_TEXT BLOCK_:
-----

The Passion of Joan of Arc, 1928, directed by Carl Theodor Dryer, written by Joseph Delteil and Carl Theodor Dryer.

I've watched this movie five or six times in the last few weeks, and I haven't come close to plumbing its depths. It's searing, harrowing, pick your adjective. I've been trying to describe the effect it had on me, the experience of watching it, and I don't think I'm a good enough writer by half. So let's stick to the facts.

First we can rule out what it's not. The Passion of Joan of Arc is not The Messenger or anything like more recent treatments of Joan's life. Dryer doesn't give a damn about Joan's military exploits. No one plays the Bastard of Orléans or Charles VII. The Hundred Years' War could be the Twenty Minutes' Disagreement for all the difference it makes to this film. Of course, you wouldn't have needed much context, in France, in 1928. Joan's ecclesiastical rehabilitation was finally complete; excommunicated in her lifetime, she had been canonized in 1920. Joan's status as military hero had been used as a call to arms throughout France during World War I, particularly after the Germans bombed Reims cathedral. Here, she's triumphing over a silent-movie-villain looking Kaiser Wilhelm:

Joan was also used to drum up support for the war in the United States and even (demonstrating somewhat selective memory of her achievements), Great Britain:

And I would only be a little surprised to find her on a German recruiting poster ("Joan of Arc Slaughtered the British. Women of Germany..."). So you wouldn't have needed much context. But Dreyer didn't make a film about Joan as national hero, savior of France; his film could really have been set anywhere. And he didn't make a biopic. Instead, The Passion of Joan of Arc ignores the more obviously cinematic parts of her life and deals exclusively with Joan's trial for heresy in the late winter and early spring of 1431. The movie does have a reverent attitude toward Joan, but it's a different kind than France had at the time. Compare Joan's depiction in the recruiting posters with Dreyer's first shot of Maria Falconetti playing her:

Both the camera and the monk to her right look slightly down on her, she takes up less than a quarter of the image, and she's framed by her captor's weapons. Throughout the film, we will see Joan behaving intelligently and honorably, but not heroically. The Passion of Joan of Arc is not a French version of Henry V.

-----

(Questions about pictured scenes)
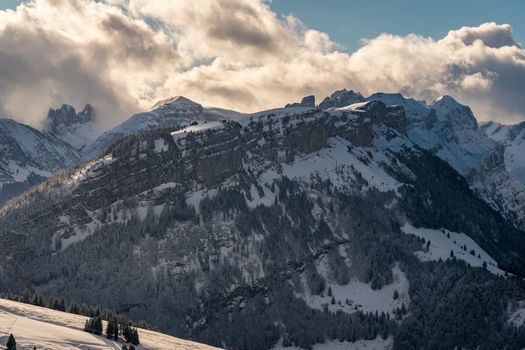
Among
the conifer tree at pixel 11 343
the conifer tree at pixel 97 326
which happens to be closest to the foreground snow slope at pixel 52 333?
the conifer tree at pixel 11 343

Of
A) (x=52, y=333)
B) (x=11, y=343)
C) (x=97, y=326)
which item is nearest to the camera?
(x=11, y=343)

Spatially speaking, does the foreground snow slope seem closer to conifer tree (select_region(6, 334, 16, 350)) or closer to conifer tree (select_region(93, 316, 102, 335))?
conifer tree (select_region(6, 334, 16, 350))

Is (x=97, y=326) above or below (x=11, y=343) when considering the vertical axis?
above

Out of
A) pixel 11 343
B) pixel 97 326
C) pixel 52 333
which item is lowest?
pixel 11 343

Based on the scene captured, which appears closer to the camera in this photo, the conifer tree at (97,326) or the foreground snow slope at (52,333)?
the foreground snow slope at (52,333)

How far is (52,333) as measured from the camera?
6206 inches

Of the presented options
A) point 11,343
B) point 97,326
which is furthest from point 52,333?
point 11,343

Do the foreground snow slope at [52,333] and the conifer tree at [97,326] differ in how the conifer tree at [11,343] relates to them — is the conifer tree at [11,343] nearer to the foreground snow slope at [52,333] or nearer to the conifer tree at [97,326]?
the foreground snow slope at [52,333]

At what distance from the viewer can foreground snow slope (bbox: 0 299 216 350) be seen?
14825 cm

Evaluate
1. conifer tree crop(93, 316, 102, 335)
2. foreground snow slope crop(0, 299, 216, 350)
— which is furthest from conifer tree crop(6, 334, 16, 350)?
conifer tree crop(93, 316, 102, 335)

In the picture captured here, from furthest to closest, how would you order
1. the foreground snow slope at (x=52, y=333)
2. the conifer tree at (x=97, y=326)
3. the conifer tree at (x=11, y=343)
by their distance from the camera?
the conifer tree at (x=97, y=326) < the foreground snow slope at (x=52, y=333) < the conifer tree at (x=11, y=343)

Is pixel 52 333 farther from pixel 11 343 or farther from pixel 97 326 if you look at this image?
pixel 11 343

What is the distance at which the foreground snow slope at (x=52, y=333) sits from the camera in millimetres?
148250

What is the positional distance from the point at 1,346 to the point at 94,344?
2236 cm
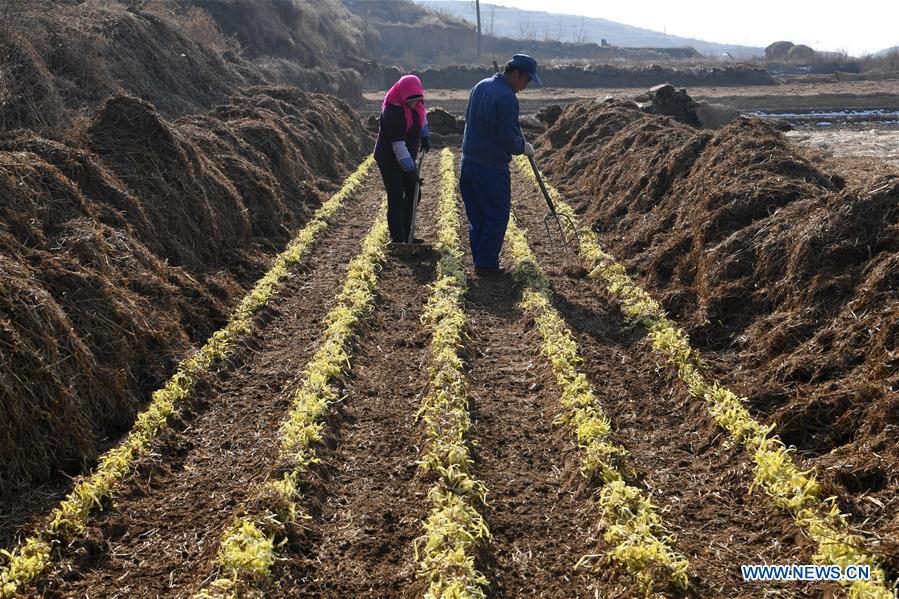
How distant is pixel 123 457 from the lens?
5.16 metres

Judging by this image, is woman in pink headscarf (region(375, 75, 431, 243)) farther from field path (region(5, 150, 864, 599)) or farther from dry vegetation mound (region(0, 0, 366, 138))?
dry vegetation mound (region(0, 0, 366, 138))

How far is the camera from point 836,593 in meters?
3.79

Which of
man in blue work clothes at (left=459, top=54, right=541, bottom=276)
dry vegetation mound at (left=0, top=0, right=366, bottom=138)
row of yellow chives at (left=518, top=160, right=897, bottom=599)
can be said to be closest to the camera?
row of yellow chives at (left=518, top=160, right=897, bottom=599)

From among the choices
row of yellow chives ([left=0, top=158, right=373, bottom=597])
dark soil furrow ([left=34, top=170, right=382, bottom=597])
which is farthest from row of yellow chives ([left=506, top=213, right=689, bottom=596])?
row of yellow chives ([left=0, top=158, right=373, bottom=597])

-----

_CHALLENGES_:
- 1) From the Joan of Arc film review, quote the stretch from "I've watched this" through "to the facts.".
- 2) Rewrite the paragraph of the Joan of Arc film review that begins "Both the camera and the monk" as a short bulleted list.

_SOLUTION LIST_:
- 1)
I've watched this movie five or six times in the last few weeks, and I haven't come close to plumbing its depths. It's searing, harrowing, pick your adjective. I've been trying to describe the effect it had on me, the experience of watching it, and I don't think I'm a good enough writer by half. So let's stick to the facts.

- 2)
- The camera and the monk to her right both look slightly down on Joan.
- She takes up less than a quarter of the image and is framed by her captor's weapons.
- Throughout the film, Joan behaves intelligently and honorably, but not heroically.
- The film is not a French version of Henry V.